Background of the development of VNET Plus:
There exist the following constraints in TCP/IP communication.
- You cannot start communication from the IPv4 global address area towards the private address areas (due to the existence of NAT traversal problem).
- You cannot make direct communication between a communication device with IPv4 address and another communication device with IPv6 address.
- You cannot continue communication if the network is switched to another network during communication.
- It is difficult to secure P2P communication security between end communication devices.
The NAT traversal problem, in particular, is the problem that imposes the most serious constraint to the present network.
Along with the wide-spreading of IoT communication and mobile communication, the above-mentioned constraints give a negative influence on the method of developing applications and hinder the realization of the most suitable systems.
The structure of the present network is shown in the Figure below.
While the Internet is comprised of IPv4 global addresses, most of the communication devices of users are connected to the IPv4 private address areas.
In order to cope with the problem of IPv4 global address exhaustion, private addresses have been introduced as a means of short-term solution.
By defining a part of the IP address space as the private address space, it has become possible for all users to share this space.

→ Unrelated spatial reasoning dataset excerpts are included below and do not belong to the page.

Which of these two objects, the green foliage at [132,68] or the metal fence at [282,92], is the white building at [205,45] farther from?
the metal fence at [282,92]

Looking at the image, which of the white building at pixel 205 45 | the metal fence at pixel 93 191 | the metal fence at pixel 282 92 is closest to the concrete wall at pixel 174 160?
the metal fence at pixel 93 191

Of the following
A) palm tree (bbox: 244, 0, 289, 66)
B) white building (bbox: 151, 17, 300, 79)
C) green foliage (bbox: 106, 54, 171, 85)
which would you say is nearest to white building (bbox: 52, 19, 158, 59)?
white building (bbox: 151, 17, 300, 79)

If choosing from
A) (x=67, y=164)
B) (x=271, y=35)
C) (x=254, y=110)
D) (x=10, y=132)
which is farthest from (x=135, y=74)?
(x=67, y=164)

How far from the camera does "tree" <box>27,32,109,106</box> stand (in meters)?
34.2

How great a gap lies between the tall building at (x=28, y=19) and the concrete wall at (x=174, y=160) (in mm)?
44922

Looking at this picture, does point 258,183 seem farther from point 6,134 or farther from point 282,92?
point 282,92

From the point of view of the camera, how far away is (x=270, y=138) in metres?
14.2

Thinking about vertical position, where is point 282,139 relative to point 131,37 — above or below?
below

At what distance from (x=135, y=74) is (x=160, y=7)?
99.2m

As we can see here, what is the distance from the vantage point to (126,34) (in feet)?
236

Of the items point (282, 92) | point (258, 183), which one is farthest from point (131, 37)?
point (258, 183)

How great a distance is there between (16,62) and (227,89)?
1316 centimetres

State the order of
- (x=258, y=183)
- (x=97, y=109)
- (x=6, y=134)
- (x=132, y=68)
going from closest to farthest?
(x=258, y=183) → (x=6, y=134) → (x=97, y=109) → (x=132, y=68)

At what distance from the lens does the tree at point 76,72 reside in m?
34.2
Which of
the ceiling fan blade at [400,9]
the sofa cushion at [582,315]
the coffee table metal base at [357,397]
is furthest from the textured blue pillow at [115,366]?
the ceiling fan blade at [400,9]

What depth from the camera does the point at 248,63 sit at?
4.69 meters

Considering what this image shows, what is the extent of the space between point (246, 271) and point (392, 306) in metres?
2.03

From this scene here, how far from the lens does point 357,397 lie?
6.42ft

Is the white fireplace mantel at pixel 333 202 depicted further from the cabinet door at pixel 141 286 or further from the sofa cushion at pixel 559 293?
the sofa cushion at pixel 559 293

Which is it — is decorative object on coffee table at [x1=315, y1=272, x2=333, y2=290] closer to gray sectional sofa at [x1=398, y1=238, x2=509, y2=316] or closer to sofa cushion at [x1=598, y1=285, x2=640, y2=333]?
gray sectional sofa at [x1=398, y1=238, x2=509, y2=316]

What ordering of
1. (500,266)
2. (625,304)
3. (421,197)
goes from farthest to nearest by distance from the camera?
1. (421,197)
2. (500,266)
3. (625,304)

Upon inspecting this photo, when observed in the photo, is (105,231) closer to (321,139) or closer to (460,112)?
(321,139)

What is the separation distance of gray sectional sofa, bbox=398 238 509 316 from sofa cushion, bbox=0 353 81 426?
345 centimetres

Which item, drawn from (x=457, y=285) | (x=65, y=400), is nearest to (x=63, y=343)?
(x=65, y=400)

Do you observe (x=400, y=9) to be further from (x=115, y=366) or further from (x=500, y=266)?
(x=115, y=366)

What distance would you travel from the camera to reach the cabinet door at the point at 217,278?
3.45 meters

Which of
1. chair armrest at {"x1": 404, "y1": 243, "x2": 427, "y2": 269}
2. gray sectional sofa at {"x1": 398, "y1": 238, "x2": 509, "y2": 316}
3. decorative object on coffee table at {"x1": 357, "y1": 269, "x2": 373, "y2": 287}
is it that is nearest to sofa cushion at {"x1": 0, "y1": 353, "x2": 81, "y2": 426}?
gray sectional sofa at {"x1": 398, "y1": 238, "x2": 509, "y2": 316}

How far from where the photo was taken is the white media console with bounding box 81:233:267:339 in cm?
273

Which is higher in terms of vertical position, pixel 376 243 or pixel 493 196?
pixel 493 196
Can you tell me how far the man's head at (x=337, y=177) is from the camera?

With the above-said measures, the problem of global address exhaustion was eased, and we succeeded in extending the life of the Internet at least for the time being.
Yet, we came to face anew a constraint of the NAT traversal problem.
From the side of the private address networks, multiple servers having unique global addresses can be seen on the Internet, and it is possible for you to designate a specific server with which to communicate.
On the other hand, from the side of the global address network, private address network look as if only one NAT device exists there, and it is not possible to start communication by designating a specific device among multiple communication devices under the NAT.
This issue is called the NAT traversal problem and this situation imposes a big constraint on the IP network.
Thus far, this constraint has not been brought to the surface because it has been hidden behind the policy of firewalls.
However, with the increasing demand for the opportunity of remote work, the NAT traversal problem has become the largest problem to be solved.
For TCP/IP, it has not been essentially assumed that communication devices would move from their originally set locations.
In TCP/IP, IP addresses are vested with two roles of position identifier and communication identifier.
As shown in the Figure below, if the network in use is switched to another network across the router during communication, the IP address and consequently the communication identifier change and as the result, you cannot continue communication.
In such a situation, the Internet does not do anything to solve the problem owing to the “end-to-end” principle.
From that reason, it is not easy for the Internet to realize the function of making communication possible when the communication device is moving.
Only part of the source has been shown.